A clock which has no hands or numbers and "eats time" has gone on display.
The Midsummer Chronophage is inspired by the idea that everyone experiences time differently.
Dr John C Taylor designed the timepiece, which is controlled by a Chronophage – a mythical beast which eats time. It sits on top of the clock face and slowly opens its jaws for 59 seconds before snapping shut on the 60th and eating the minute.
The accurate time is displayed every five minutes through light slits which replace the traditional hands and numbers. The hour is struck by the sound of a chain hitting off a small wooden coffin to remind us our time on earth is limited.
The unique clock took more than two years to make and involved over 100 people including artists, engineers, scientists, jewellers and calligraphers.
It went on display at the National Museum of Scotland on Thursday.

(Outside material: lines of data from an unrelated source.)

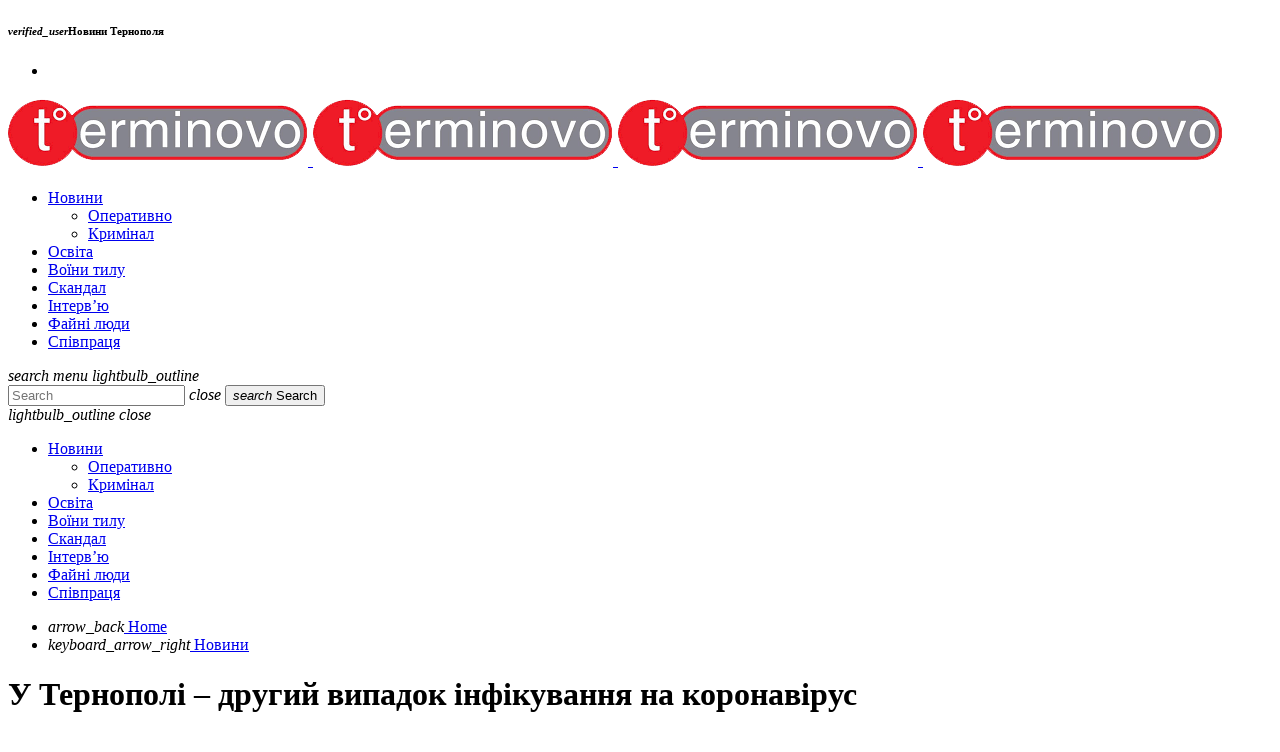

--- FILE ---
content_type: text/html; charset=utf-8
request_url: https://www.google.com/recaptcha/api2/aframe
body_size: 247
content:
<!DOCTYPE HTML><html><head><meta http-equiv="content-type" content="text/html; charset=UTF-8"></head><body><script nonce="6P2OJvCp9yuUGsP-M86qHg">/** Anti-fraud and anti-abuse applications only. See google.com/recaptcha */ try{var clients={'sodar':'https://pagead2.googlesyndication.com/pagead/sodar?'};window.addEventListener("message",function(a){try{if(a.source===window.parent){var b=JSON.parse(a.data);var c=clients[b['id']];if(c){var d=document.createElement('img');d.src=c+b['params']+'&rc='+(localStorage.getItem("rc::a")?sessionStorage.getItem("rc::b"):"");window.document.body.appendChild(d);sessionStorage.setItem("rc::e",parseInt(sessionStorage.getItem("rc::e")||0)+1);localStorage.setItem("rc::h",'1768777739810');}}}catch(b){}});window.parent.postMessage("_grecaptcha_ready", "*");}catch(b){}</script></body></html>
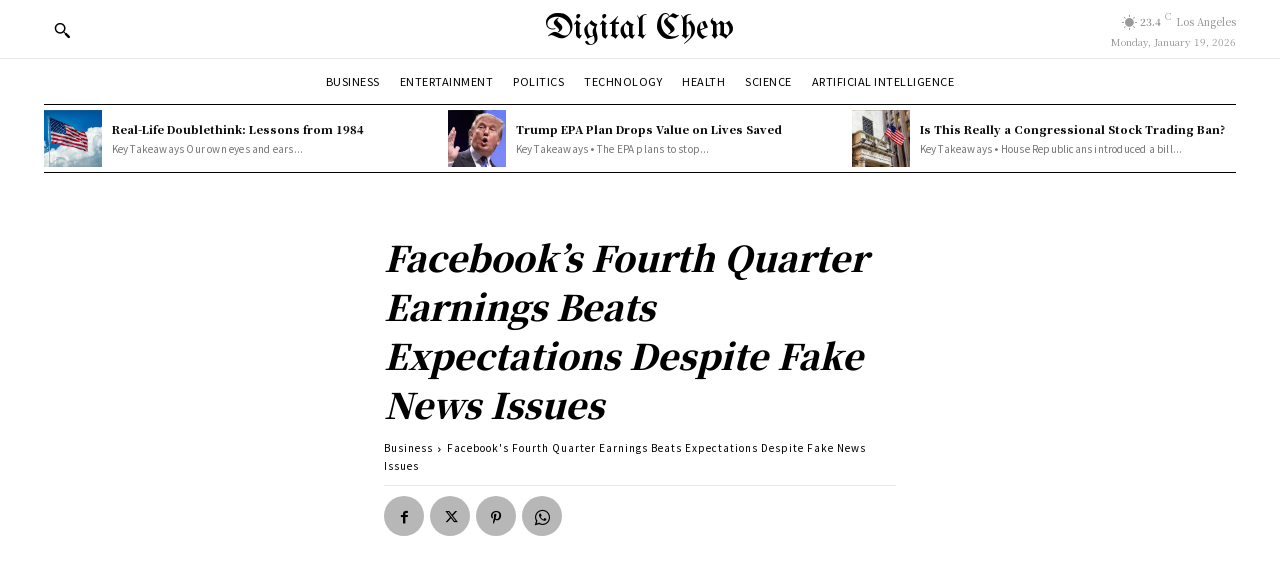

--- FILE ---
content_type: text/html; charset=utf-8
request_url: https://www.google.com/recaptcha/api2/aframe
body_size: 266
content:
<!DOCTYPE HTML><html><head><meta http-equiv="content-type" content="text/html; charset=UTF-8"></head><body><script nonce="_FngEPAgooKOkLObdyPBVQ">/** Anti-fraud and anti-abuse applications only. See google.com/recaptcha */ try{var clients={'sodar':'https://pagead2.googlesyndication.com/pagead/sodar?'};window.addEventListener("message",function(a){try{if(a.source===window.parent){var b=JSON.parse(a.data);var c=clients[b['id']];if(c){var d=document.createElement('img');d.src=c+b['params']+'&rc='+(localStorage.getItem("rc::a")?sessionStorage.getItem("rc::b"):"");window.document.body.appendChild(d);sessionStorage.setItem("rc::e",parseInt(sessionStorage.getItem("rc::e")||0)+1);localStorage.setItem("rc::h",'1768854377822');}}}catch(b){}});window.parent.postMessage("_grecaptcha_ready", "*");}catch(b){}</script></body></html>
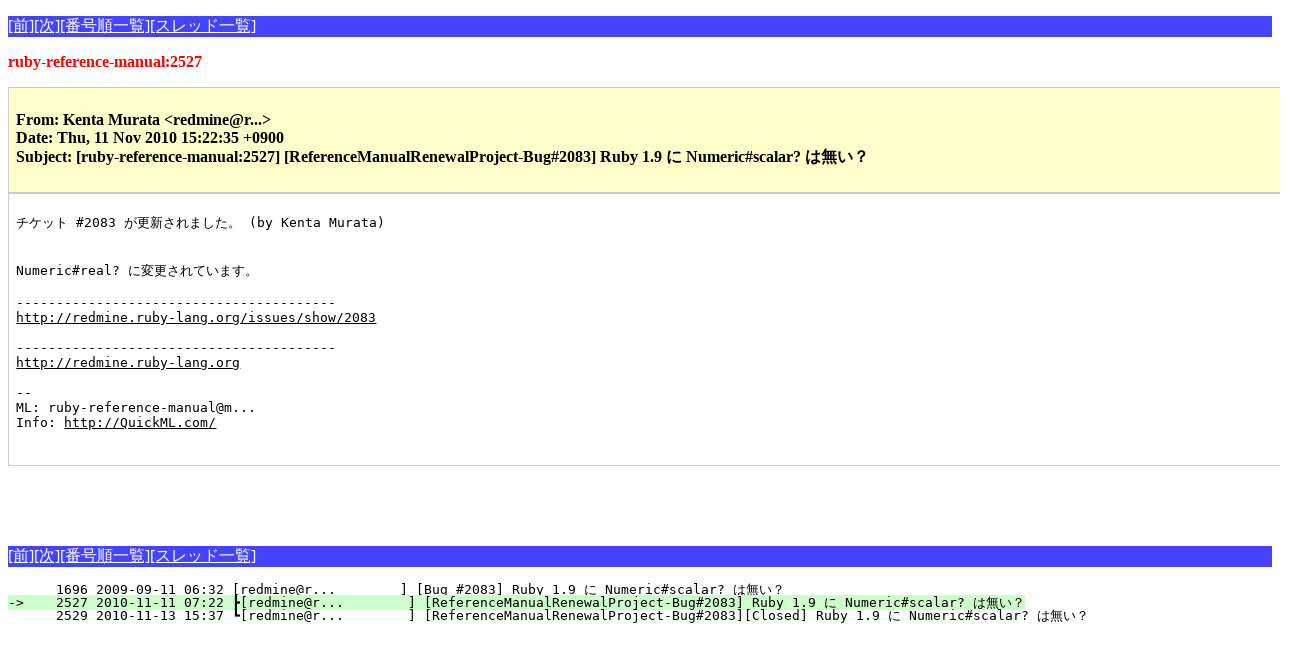

--- FILE ---
content_type: text/html; charset=euc-jp
request_url: http://www.fdiary.net/ml/ruby-reference-manual/msg/2527
body_size: 1031
content:
<!DOCTYPE HTML PUBLIC "-//W3C//DTD HTML 4.01//EN">
<html>
<head>
<meta http-equiv="Content-Type" content="text/html; charset=euc-jp">
<meta http-equiv="Content-Style-Type" content="text/css">
<title>ruby-reference-manual:2527</title>
<link rel=stylesheet type="text/css" href="/ml/w3ml.css">
</head>
<body>
<p class="button"><a href="/ml/ruby-reference-manual/msg/2526">[前]</a><a href="/ml/ruby-reference-manual/msg/2528">[次]</a><a href="/ml/ruby-reference-manual/list/2501-2600">[番号順一覧]</a><a href="/ml/ruby-reference-manual/thread/2501-2600">[スレッド一覧]</a></p>
<p class="id">
ruby-reference-manual:2527
</p>
<div class="header">
<p>
From: Kenta Murata &lt;redmine@r...&gt;<br>
Date: Thu, 11 Nov 2010 15:22:35 +0900<br>
Subject: [ruby-reference-manual:2527] [ReferenceManualRenewalProject-Bug#2083] Ruby 1.9 に Numeric#scalar? は無い？<br>

</p>
</div>
<div class="body">
<pre>
チケット #2083 が更新されました。 (by Kenta Murata)


Numeric#real? に変更されています。

----------------------------------------
<a href="http://redmine.ruby-lang.org/issues/show/2083">http://redmine.ruby-lang.org/issues/show/2083</a>

----------------------------------------
<a href="http://redmine.ruby-lang.org">http://redmine.ruby-lang.org</a>

--
ML: ruby-reference-manual@m...
Info: <a href="http://QuickML.com/">http://QuickML.com/</a>

</pre>
</div>
<script type="text/javascript"><!--
google_ad_client = "pub-4019942195424543"
google_alternate_ad_url = "http://tdiary2.tdiary.net/amazon0.html";
google_ad_width = 468;
google_ad_height = 60;
google_ad_format = "468x60_as";
google_color_border = "CCCCCC";
google_color_bg = "FFFFFF";
google_color_link = "000000";
google_color_url = "666666";
google_color_text = "333333";
//--></script>
<script type="text/javascript"
  src="http://pagead2.googlesyndication.com/pagead/show_ads.js">
</script>
<p class="button"><a href="/ml/ruby-reference-manual/msg/2526">[前]</a><a href="/ml/ruby-reference-manual/msg/2528">[次]</a><a href="/ml/ruby-reference-manual/list/2501-2600">[番号順一覧]</a><a href="/ml/ruby-reference-manual/thread/2501-2600">[スレッド一覧]</a></p>
<pre class="list">
<span>&nbsp;&nbsp;&nbsp;<a href="/ml/ruby-reference-manual/msg/1696">   1696 2009-09-11 06:32 [redmine@r...        ] [Bug #2083] Ruby 1.9 に Numeric#scalar? は無い？</a></span>
<span class="current">-&gt;&nbsp;<a href="/ml/ruby-reference-manual/msg/2527">   2527 2010-11-11 07:22 ┣[redmine@r...        ] [ReferenceManualRenewalProject-Bug#2083] Ruby 1.9 に Numeric#scalar? は無い？</a></span>
<span>&nbsp;&nbsp;&nbsp;<a href="/ml/ruby-reference-manual/msg/2529">   2529 2010-11-13 15:37 ┗[redmine@r...        ] [ReferenceManualRenewalProject-Bug#2083][Closed] Ruby 1.9 に Numeric#scalar? は無い？</a></span>
</pre>
</body>
</html>


--- FILE ---
content_type: text/html; charset=utf-8
request_url: https://www.google.com/recaptcha/api2/aframe
body_size: 266
content:
<!DOCTYPE HTML><html><head><meta http-equiv="content-type" content="text/html; charset=UTF-8"></head><body><script nonce="51Gk2dz8m6oSYO1KhUmlgw">/** Anti-fraud and anti-abuse applications only. See google.com/recaptcha */ try{var clients={'sodar':'https://pagead2.googlesyndication.com/pagead/sodar?'};window.addEventListener("message",function(a){try{if(a.source===window.parent){var b=JSON.parse(a.data);var c=clients[b['id']];if(c){var d=document.createElement('img');d.src=c+b['params']+'&rc='+(localStorage.getItem("rc::a")?sessionStorage.getItem("rc::b"):"");window.document.body.appendChild(d);sessionStorage.setItem("rc::e",parseInt(sessionStorage.getItem("rc::e")||0)+1);localStorage.setItem("rc::h",'1762267809521');}}}catch(b){}});window.parent.postMessage("_grecaptcha_ready", "*");}catch(b){}</script></body></html>

--- FILE ---
content_type: text/css
request_url: http://www.fdiary.net/ml/w3ml.css
body_size: 384
content:
body {
	color: black;
	background: white;
}

.id {
	color: red;
	font-weight: bold;
}

.header {
	width: 100%;
	border: 1px solid #ccc;
	padding: 1ex;
	color: black;
	background: #ffc;
	font-weight: bold;
}

.header :link {
	color: black;
}

.header :visited {
	color: #333;
}

.header :active {
	color: blue;
}

/*
.header :hover {
	color: black;
	background: #fcc;
}
*/

.body {
	width: 100%;
	border: 1px solid #ccc;
	padding: 1ex;
	color: black;
}

.body :link {
	color: black;
}

.body :visited {
	color: #333;
}

.body :active {
	color: blue;
}

/*
.body :hover {
	color: black;
	background: #fcc;
}
*/

.quote1 {
	color: #800;
}

.quote2 {
	color: #008;
}

.quote3 {
	color: #880;
}

.quote4 {
	color: #808;
}

.quote5 {
	color: #888;
}

.attachtitle {
	width: 100%;
	color: white;
	background: #f88;
}

.attach {
	width: 100%;
	border: thin none;
	background: #f88;
}

.current {
	background: #cfc;
}

.button {
	width: 100%;
	border: 1px none;
	color: #ccf;
	background: #44f;
}

.button :link {
	color: white;
}

.button :visited {
	color: #fdd;
}

.button :active {
	color: red;
}

.list {
	line-height: 1
}

.list :link {
	text-decoration: none;
	color: black;
}

.list :visited {
	text-decoration: none;
	color: #444;
}

.list :active {
	text-decoration: none;
	background: #fcc;
}

.list :hover {
	text-decoration: none;
	background: #fcc;
}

Dr Taylor said: "It takes a dyslexic inventor to produce a clock without hands that also plays games with you. Once you have seen the Chronophage all other clocks will seem rather boring – all they do is tell the time. This one surprises you, sometimes stopping, running fast or backwards as it tells relative time and yet still managing to be accurate to within 100th of a second on every fifth minute.
"The Chronophage is a unique blend of art and science, and each one is completely unique, with a different mythical creature eating away time. I’m grateful to National Museums of Scotland for the opportunity to exhibit the Midsummer Chronophage in one of the most amazing public spaces in Scotland."
Dr Gordon Rintoul, the museum director, said: "I am delighted to have this spectacular timepiece on loan. The Chronophage is a beautiful and amazing work of engineering, and is certain to generate a huge amount of public interest."
Dr Taylor is an inventor who is best known for the kettle safety switch which turns off a kettle once it has boiled.
The clock will be on display until January 2013.